Japan’s 1947 constitution was drafted just two years after the end of World War II, which ended with the United States dropping atomic bombs on Hiroshima and Nagasaki that killed an estimated 200,000 Japanese civilians by the end of 1945. For supporters, Article 9’s pacifist principle represented a critical moral break from Japan’s pre-war and wartime militarism, a commitment to never again repeat the devastation of aggressive conflict.

Even from its earliest days, however, Article 9 was controversial. Critics have long argued that the clause was effectively imposed by the United States during the post-war occupation, rather than arising from domestic Japanese consensus. During the Cold War, security analysts also raised concerns that the clause left Japan vulnerable to Soviet expansion in Asia.

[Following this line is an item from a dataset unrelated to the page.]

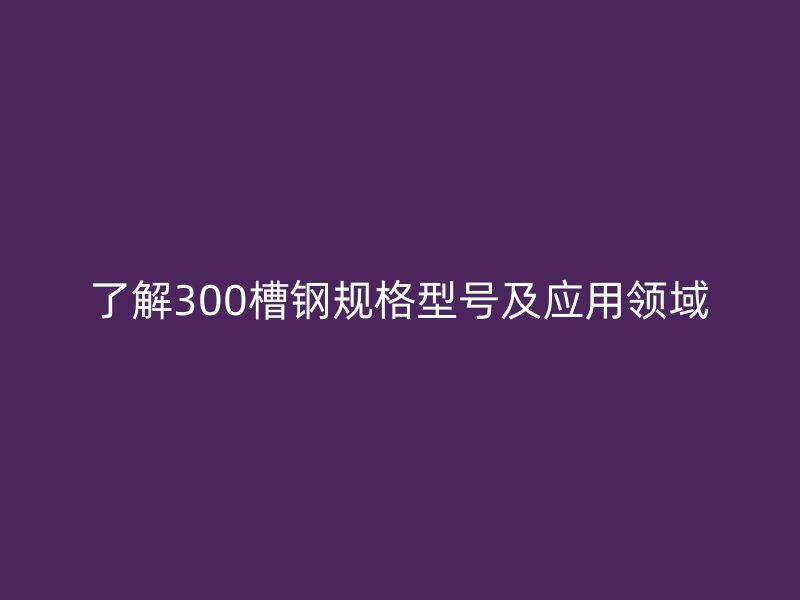 了解300槽钢规格型号及应用领域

But for millions of Japanese, especially survivors of the atomic bombings and their families, any move away from pacifism sparks deep-seated fear. Earlier this year, Hiroshima atomic bomb survivors (known locally as hibakusha) addressed the United Nations at the 2026 Nuclear Non-Proliferation Treaty review conference, calling for global nuclear abolition and a world free from war. “Nuclear weapons were used because we went to war,” said Jiro Hamasumi, a hibakusha who spoke at the event. “No more war, no more hibakusha,” he added.

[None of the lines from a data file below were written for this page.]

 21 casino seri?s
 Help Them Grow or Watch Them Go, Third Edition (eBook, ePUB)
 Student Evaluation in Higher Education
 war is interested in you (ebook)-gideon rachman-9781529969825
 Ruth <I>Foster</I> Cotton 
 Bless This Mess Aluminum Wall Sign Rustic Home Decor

The wave of protests has spread far beyond Tokyo, with large rallies now organized in other major Japanese cities including Osaka, Kyoto, and Fukuoka. Attendance at demonstrations has grown week over week, with social media platforms like X playing a critical role in helping younger organizers spread information and bring new participants into the movement.

Despite the large turnout for anti-war protests, public opinion across Japan remains deeply divided on the future of the country’s pacifist framework. Recent public opinion polls have produced conflicting results: some show growing support for a stronger Japanese military to address modern regional threats, while others record clear majority opposition to eroding Article 9.

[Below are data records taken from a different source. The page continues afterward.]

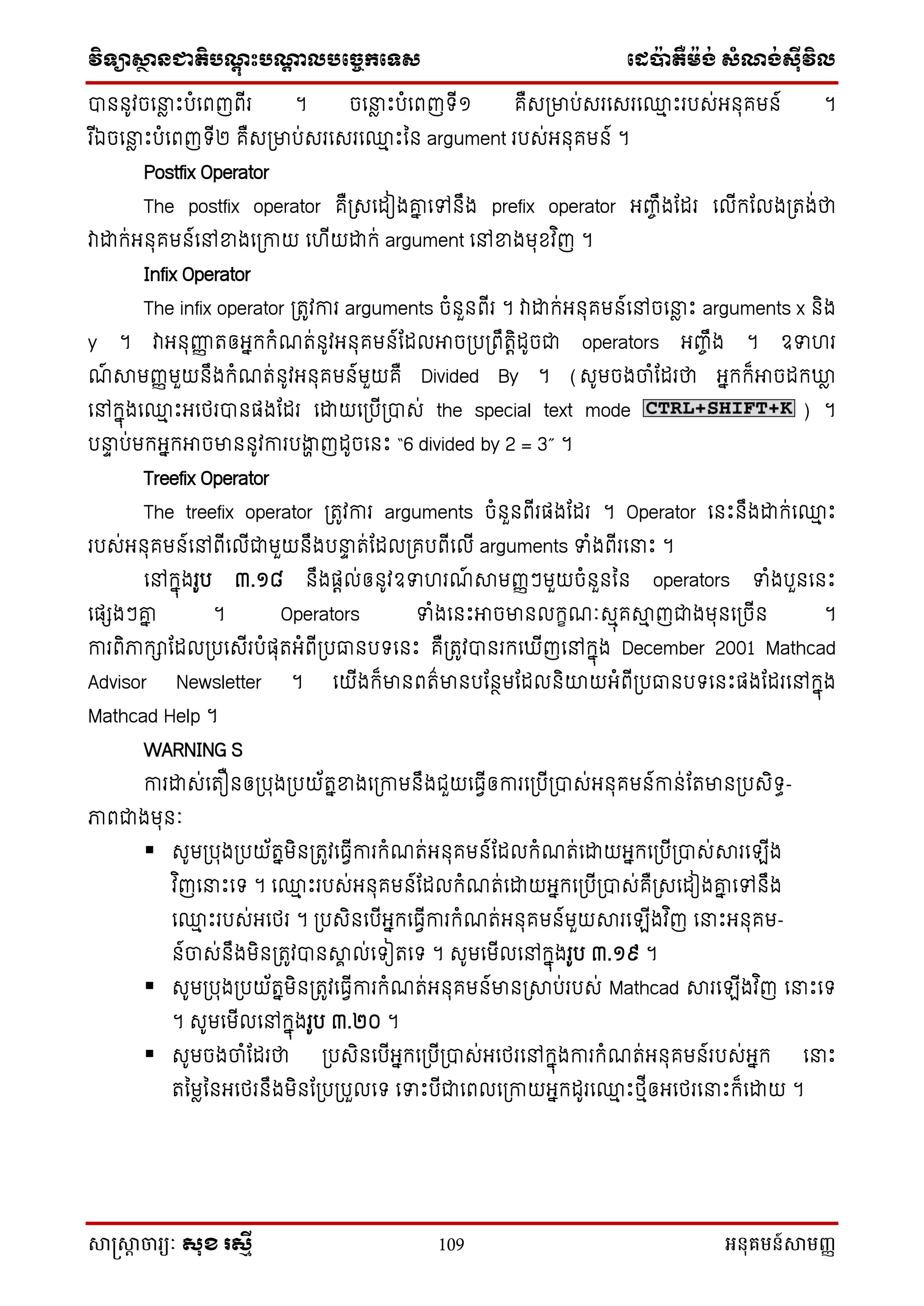 វិទ្្ាស្ថានជាតិបណ្តុះបណ្តាលបច្ចេកច្ទ្ស ច្េប៉ាតឺម៉ង់ សំណង់ស៊ីវិល
សាស្រ្សាា ចារ្យៈ សុខ រសមី 109 អនុគមន៍សាមញ្ញ
ា ូវចននល េះបំនពញពីរ ។ ចននល េះបំនពញទ្ី១ គឺសស្រមាប់សរនសរន្ម េះរបស់អ ុគម ៍ ។
រ ីឯចននល េះបំនពញទ្ី២ គឺសស្រមាប់សរនសរន្ម េះន argument របស់អ ុគម ៍ ។
Postfix Operator
The postfix operator គឺស្រសនែៀងោន នៅ ឹង prefix operator អញ្េឹងណែរ នលីក្ណលងស្រតង់ថា
វាដ្ឋក្់អ ុគម ៍នៅខាងនស្រកាយ ន ីយដ្ឋក្់ argument នៅខាងមុខ្វ ិញ ។
Infix Operator
The infix operator ស្រតូវការ arguments ចំ ួ ពីរ ។ វាដ្ឋក្់អ ុគម ៍នៅចននល េះ arguments x ិង
y ។ វាអ ុញ្ញញ តឲអនក្ក្ំែត់ ូវអ ុគម ៍ណែលអាចស្របស្រពឹតតិែូចជា operators អញ្េឹង ។ ឧទ រ
ែ៍ ាមញ្ញមួយ ឹងក្ំែត់ ូវអ ុគម ៍មួយគឺ Divided By ។ (សូមចងចាំណែរថា អនក្ក្៏អាចែក្ឃ្លល
នៅក្នុងន្ម េះអនែរា ផងណែរ នដ្ឋយនស្របីស្រាស់ the special text mode ) ។
បនា ប់មក្អនក្អាចមា ូវការបងាា ញែូចន េះ “6 divided by 2 = 3” ។
Treefix Operator
The treefix operator ស្រតូវការ arguments ចំ ួ ពីរផងណែរ ។ Operator ន េះ ឹងដ្ឋក្់ន្ម េះ
របស់អ ុគម ៍នៅពីនលីជាមួយ ឹងបនា ត់ណែលស្រគបពីនលី arguments ទំងពីរននេះ ។
នៅក្នុងរូប ៣.១៨ ឹងផតល់ឲ ូវឧទ រែ៍ ាមញ្ញៗមួយចំ ួ ន operators ទំងបួ ន េះ
នផេងៗោន ។ Operators ទំងន េះអាចមា លក្ខែៈសមុគាម ញជាងមុ នស្រចី ។
ការពិភាក្ាណែលស្របនសីរបំផុតអំពីស្របធ្ល បទ្ន េះ គឺស្រតូវា រក្ន ីញនៅក្នុង December 2001 Mathcad
Advisor Newsletter ។ នយីងក្៏មា ពត៌មា បណ ថមណែល ិោយអំពីស្របធ្ល បទ្ន េះផងណែរនៅក្នុង
Mathcad Help ។
WARNING S
ការដ្ឋស់នតឿ ឲស្របុងស្របយ័តនខាងនស្រកាម ឹងជួយនធវីឲការនស្របីស្រាស់អ ុគម ៍កា ់ណតមា ស្របសិទ្ធ-
ភាពជាងមុ ៈ
 សូមស្របុងស្របយ័តនមិ ស្រតូវនធវីការក្ំែត់អ ុគម ៍ណែលក្ំែត់នដ្ឋយអនក្នស្របីស្រាស់ារនឡីង
វ ិញននេះនទ្ ។ ន្ម េះរបស់អ ុគម ៍ណែលក្ំែត់នដ្ឋយអនក្នស្របីស្រាស់គឺស្រសនែៀងោន នៅ ឹង
ន្ម េះរបស់អនែរ ។ ស្របសិ នបីអនក្នធវីការក្ំែត់អ ុគម ៍មួយារនឡីងវ ិញ ននេះអ ុគម-
៍ចាស់ ឹងមិ ស្រតូវា ាា ល់នទ្ៀតនទ្ ។ សូមនមីលនៅក្នុងរូប ៣.១៩ ។
 សូមស្របុងស្របយ័តនមិ ស្រតូវនធវីការក្ំែត់អ ុគម ៍មា ស្រាប់របស់ Mathcad ារនឡីងវ ិញ ននេះនទ្
។ សូមនមីលនៅក្នុងរូប ៣.២០ ។
 សូមចងចាំណែរថា ស្របសិ នបីអនក្នស្របីស្រាស់អនែរនៅក្នុងការក្ំែត់អ ុគម ៍របស់អនក្ ននេះ
តនមលន អនែរ ឹងមិ ណស្របស្របួលនទ្ នទេះបីជានពលនស្រកាយអនក្ែូរន្ម េះែមីឲអនែរននេះក្៏នដ្ឋយ ។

Proponents of constitutional and security change argue that Japan’s security environment has fundamentally shifted since 1947, and the old framework is no longer fit for purpose. They argue that Article 9 places unjustifiable limits on Japan’s sovereignty, and that the country must be able to deter potential aggression, support allied partners, and respond proactively to regional crises. For supporters, expanding the military’s role is not a rejection of pacifism, but a necessary adaptation to keep Japan safe in an increasingly volatile world.

Opponents, however, warn that incremental policy changes are slowly hollowing out Article 9’s core pacifist commitment. They argue that loosening restrictions on arms exports and expanding the military’s overseas role will inevitably draw Japan into foreign conflicts that do not serve its national interest. For many opponents, Article 9 is far more than a legal regulation — it is a core moral commitment, forged from the ashes of World War II, that has kept Japan at peace for generations.

The deep national divide is visible even in small, everyday interactions. During a recent protest in Tokyo, a convenience store cashier near the demonstration route summed up the split with a mixture of impatience and conviction: “They’re always here,” he said of the protesters, before adding, “It’s time for a new Japan.”

That is exactly the choice now facing the Japanese people: whether to hold fast to the pacifist national identity shaped by the trauma of the past, or to remake the country’s security framework to adapt to an increasingly unstable global future. In a nation where political change has historically come gradually and cautiously, the question now is not just what path Japan will choose, but how quickly the country will make that fateful decision.